## [Exercise]
Lay out every line of the records below as a JSON list of strings, one string per line, leaving out the blank lines.

_ _ _ _ _

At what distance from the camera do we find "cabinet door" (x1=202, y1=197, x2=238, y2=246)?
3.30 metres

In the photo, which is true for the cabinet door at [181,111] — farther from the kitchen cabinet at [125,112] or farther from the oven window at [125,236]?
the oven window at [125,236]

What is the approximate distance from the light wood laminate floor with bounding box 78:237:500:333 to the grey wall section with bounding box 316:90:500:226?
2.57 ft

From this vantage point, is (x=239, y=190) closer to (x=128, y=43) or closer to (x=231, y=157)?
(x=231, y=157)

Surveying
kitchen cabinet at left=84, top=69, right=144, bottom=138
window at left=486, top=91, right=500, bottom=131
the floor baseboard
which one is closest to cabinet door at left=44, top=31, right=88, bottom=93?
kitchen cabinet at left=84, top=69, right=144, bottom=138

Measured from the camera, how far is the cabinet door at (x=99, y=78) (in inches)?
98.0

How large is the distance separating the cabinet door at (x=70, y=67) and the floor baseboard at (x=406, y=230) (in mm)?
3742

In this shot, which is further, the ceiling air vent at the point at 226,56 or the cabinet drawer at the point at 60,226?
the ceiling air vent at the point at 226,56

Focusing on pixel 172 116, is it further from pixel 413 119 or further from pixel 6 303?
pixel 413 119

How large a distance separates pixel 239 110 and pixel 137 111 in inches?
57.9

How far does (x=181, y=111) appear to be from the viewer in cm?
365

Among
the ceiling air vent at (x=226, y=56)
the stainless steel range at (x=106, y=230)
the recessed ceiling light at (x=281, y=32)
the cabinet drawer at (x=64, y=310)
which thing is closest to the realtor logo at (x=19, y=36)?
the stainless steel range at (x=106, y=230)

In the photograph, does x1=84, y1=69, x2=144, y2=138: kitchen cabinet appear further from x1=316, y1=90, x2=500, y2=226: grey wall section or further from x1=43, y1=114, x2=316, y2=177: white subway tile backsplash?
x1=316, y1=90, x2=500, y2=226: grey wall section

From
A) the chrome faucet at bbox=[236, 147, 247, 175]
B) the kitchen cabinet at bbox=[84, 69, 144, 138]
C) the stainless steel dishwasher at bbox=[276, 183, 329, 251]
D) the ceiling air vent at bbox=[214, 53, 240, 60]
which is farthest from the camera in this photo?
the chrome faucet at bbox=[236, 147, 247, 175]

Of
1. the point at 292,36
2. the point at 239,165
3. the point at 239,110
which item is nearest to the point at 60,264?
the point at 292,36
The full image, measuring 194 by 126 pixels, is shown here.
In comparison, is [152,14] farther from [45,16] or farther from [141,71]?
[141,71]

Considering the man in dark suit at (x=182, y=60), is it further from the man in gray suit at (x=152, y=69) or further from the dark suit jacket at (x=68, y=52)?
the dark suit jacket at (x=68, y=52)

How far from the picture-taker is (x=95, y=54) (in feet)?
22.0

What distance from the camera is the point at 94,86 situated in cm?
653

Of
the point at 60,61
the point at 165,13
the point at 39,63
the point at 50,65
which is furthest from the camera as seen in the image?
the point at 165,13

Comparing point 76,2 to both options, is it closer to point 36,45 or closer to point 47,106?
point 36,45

_ _ _ _ _

## [Solution to the problem]
[
  "At what distance from the camera do we find \"cabinet door\" (x1=202, y1=197, x2=238, y2=246)?",
  "3.30 metres",
  "In the photo, which is true for the cabinet door at [181,111] — farther from the kitchen cabinet at [125,112] or farther from the oven window at [125,236]?",
  "the oven window at [125,236]",
  "What is the approximate distance from the light wood laminate floor with bounding box 78:237:500:333 to the grey wall section with bounding box 316:90:500:226?",
  "2.57 ft",
  "From this vantage point, is (x=239, y=190) closer to (x=128, y=43) or closer to (x=231, y=157)?",
  "(x=231, y=157)",
  "Surveying",
  "kitchen cabinet at left=84, top=69, right=144, bottom=138",
  "window at left=486, top=91, right=500, bottom=131",
  "the floor baseboard",
  "which one is closest to cabinet door at left=44, top=31, right=88, bottom=93?",
  "kitchen cabinet at left=84, top=69, right=144, bottom=138",
  "Measured from the camera, how far is the cabinet door at (x=99, y=78) (in inches)?",
  "98.0",
  "How large is the distance separating the cabinet door at (x=70, y=67) and the floor baseboard at (x=406, y=230) (in mm)?",
  "3742",
  "In this shot, which is further, the ceiling air vent at the point at 226,56 or the cabinet drawer at the point at 60,226?",
  "the ceiling air vent at the point at 226,56",
  "Focusing on pixel 172 116, is it further from pixel 413 119 or further from pixel 6 303?",
  "pixel 413 119",
  "How large a distance separates pixel 239 110 and pixel 137 111 in inches?",
  "57.9",
  "How far does (x=181, y=111) appear to be from the viewer in cm?",
  "365",
  "Among",
  "the ceiling air vent at (x=226, y=56)",
  "the stainless steel range at (x=106, y=230)",
  "the recessed ceiling light at (x=281, y=32)",
  "the cabinet drawer at (x=64, y=310)",
  "which thing is closest to the realtor logo at (x=19, y=36)?",
  "the stainless steel range at (x=106, y=230)",
  "In the photograph, does x1=84, y1=69, x2=144, y2=138: kitchen cabinet appear further from x1=316, y1=90, x2=500, y2=226: grey wall section or further from x1=43, y1=114, x2=316, y2=177: white subway tile backsplash?",
  "x1=316, y1=90, x2=500, y2=226: grey wall section",
  "From",
  "A) the chrome faucet at bbox=[236, 147, 247, 175]",
  "B) the kitchen cabinet at bbox=[84, 69, 144, 138]",
  "C) the stainless steel dishwasher at bbox=[276, 183, 329, 251]",
  "D) the ceiling air vent at bbox=[214, 53, 240, 60]",
  "which is farthest from the camera in this photo?",
  "the chrome faucet at bbox=[236, 147, 247, 175]",
  "Of",
  "1. the point at 292,36",
  "2. the point at 239,165",
  "3. the point at 239,110",
  "which item is nearest to the point at 60,264?",
  "the point at 292,36",
  "The full image, measuring 194 by 126 pixels, is shown here.",
  "In comparison, is [152,14] farther from [45,16] or farther from [141,71]?",
  "[141,71]",
  "Considering the man in dark suit at (x=182, y=60), is it further from the man in gray suit at (x=152, y=69) or further from the dark suit jacket at (x=68, y=52)?",
  "the dark suit jacket at (x=68, y=52)",
  "How far from the picture-taker is (x=95, y=54) (in feet)?",
  "22.0",
  "What distance from the camera is the point at 94,86 situated in cm?",
  "653",
  "Of",
  "the point at 60,61",
  "the point at 165,13",
  "the point at 39,63",
  "the point at 50,65",
  "which is furthest from the camera as seen in the image?",
  "the point at 165,13",
  "Comparing point 76,2 to both options, is it closer to point 36,45 or closer to point 47,106?",
  "point 36,45"
]